Similar to Korn & Shaffer  and Williams, West & Simpson , Livingstone & Adams advocate for a public health approach that utilizes upstream strategies to minimize the serious harmful consequences experienced by problem gamblers. However, as pointed out astutely by Adams , governments maintain roles as legislator, regulator and beneficiary of gaming activity and are therefore exposed to an unenviable conflict of interest. This conflict is evident globally, where the expansion of gambling is linked partly to governments being forced to compete with cross-jurisdiction operators to retain revenue within their borders (see Meyer, Hayer & Griffiths  for an overview of gambling in Europe; Singapore's decision to open two casinos in response to loss of gaming revenue to Macau casinos). It is my contention that because of these conflicts governments will remain reluctant to pursue responsible gambling measures actively in the absence of community/political pressure. What is fundamentally needed is the establishment of a national independent authority that has governance, powers to inform legislation and mandate public health initiatives. I concur with and support Livingstone & Adams' concern that current symbiotic relationships between industry and government represent an unhealthy communion.
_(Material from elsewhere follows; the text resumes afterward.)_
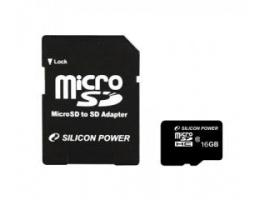 Silicon Power 16GB CL10 + 1 adapteres microSDHC memóriakártya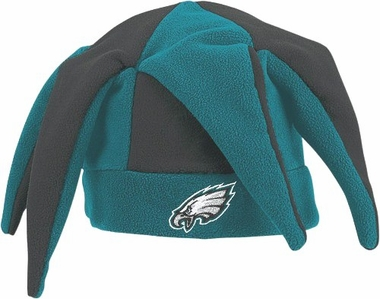 Philadelphia Eagles Jester Fleece Hat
This does not have to be the case. What is essential is to answer the question as to whom is responsible for what. I argue that the primary focus for responsible gambling is consumer protection; that is, the promotion of gambling within affordable limits. It is noted that all gambling-related harm stems from individuals exceeding personal discretionary disposable income and time. Thus, a reduction in demand and supply using public health and social regulation strategies will lead invariably to a reduction in gambling expenditure. It remains to be seen if attracting non-gamblers into the field or increasing the expenditure levels of recreational gamblers offsets this reduction. In principle, however, the distribution of consumption model supports the notion that a reduction in total consumption will result in a general decrease in population-based harm .
However, I consider that the focus applied by Livingstone & Adams is perhaps too narrow. It is my contention that a greater emphasis must be placed on the need for a collaborative approach between governments, industry and consumers if we are to achieve effective our goals of harm reduction. The requirement for a collaborative rather than adversarial position is clearly articulated in the Reno model . Unfortunately, many readers have misinterpreted or used incorrectly the content of Blaszczynski et al.'s  paper to attempt to shift the focus of responsibility onto the individual. This is reflected, as Livingstone & Adams note correctly, in the gambling industry's preference to deflect responsibility by referring to neurobiological differences between problem and non-problem gamblers that suggest deficits reside within the individual. The recent Brochu versus Loto-Quebec out-of-court settlement determining that video lottery terminals (VLTs) (equivalent to EGMs) did not cause pathological gambling  is used to reinforce this argument.
Paraphrasing the authors' title, Blaszczynski et al.'s  position is that a symbiosis should be formed between governments, industry and individuals to promote a culture of responsible gambling. In this context, governments retain an obligation to protect consumers. This is achieved by introducing evidence-based strategies to educate community members of the nature and inherent risks of gambling, determining policies regarding technical standards and placement of automatic teller machines (ATMs), restricting credit gambling and monitoring the effectiveness of strategies. The government's role is to determine the optimal density and distribution of gambling outlets that balance harm and participation in a currently legal recreational activity. Industry operators, on the other hand, are required to maintain the provision of ‘safe’ products and environments (removal of ATMs), staff training, timely and full information on the operation of products and chances of winning and the avoidance of exploitation and inducements and misleading advertising, and appropriate responses to those seeking assistance (self-exclusion and treatment services). Individuals retain the ultimate decision to gamble or not making informed choices based on accurate and timely information. All have equal obligations in the promotion of responsible gambling.
Consistent with Livingstone & Adams, I contend that there is a need to revise policies that affect the availability, density and distribution of gambling, but this can only be achieved optimally if governments relinquish their dual relationship as regulator and beneficiary. This will not be achieved until the infrastructure for governance by a national independent authority is established. Only then will structural and situational variables contributing to problem gambling be modified effectively.